Tutorial
This tutorial will guide you through the core features of this library. By the end of this tutorial, you will have a solid understanding of how to use the library effectively. Let's get started!
Requirements
To run this tutorial, you need to have the following packages installed:
- MLJ.jl - A machine learning framework for Julia
- MLJDecisionTreeInterface.jl - Decision tree models for MLJ
- JLSO.jl - Julia Serialized Object file format
- DataFrames.jl - For handling tabular data
You can install these packages using Julia's package manager.
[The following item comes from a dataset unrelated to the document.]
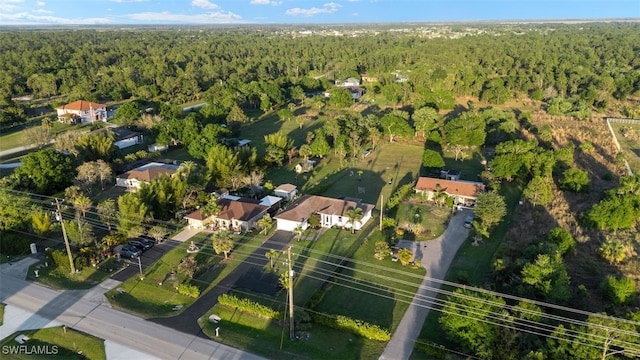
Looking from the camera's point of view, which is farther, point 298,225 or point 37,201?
point 37,201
Open the Julia REPL and run:
using Pkg
Pkg.add("MLJ")
Pkg.add("MLJDecisionTreeInterface")
Pkg.add("JLSO")
Pkg.add("DataFrames")Loading the Data
First, we need to load the dataset that we will be using for this tutorial.
using MLJ
using JLSO
using DataFrames
using DearDiary
iris = DataFrames.DataFrame(load_iris())
train, test = partition(iris, 0.8, shuffle=true)
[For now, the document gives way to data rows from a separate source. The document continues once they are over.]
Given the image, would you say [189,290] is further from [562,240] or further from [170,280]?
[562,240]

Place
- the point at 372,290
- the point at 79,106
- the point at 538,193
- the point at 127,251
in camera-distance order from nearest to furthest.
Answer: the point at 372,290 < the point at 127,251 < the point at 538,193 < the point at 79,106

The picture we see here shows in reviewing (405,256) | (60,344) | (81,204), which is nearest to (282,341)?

train_y, train_X = unpack(train, ==(:target))
test_y, test_X = unpack(test, ==(:target))Initializing the database
Before we start tracking our experiments, we need to initialize the database where the experiment data will be stored.
julia> DearDiary.initialize_database()[ Info: Database initialized successfully.
This will create a local SQLite database file named deardiary.db in the current directory.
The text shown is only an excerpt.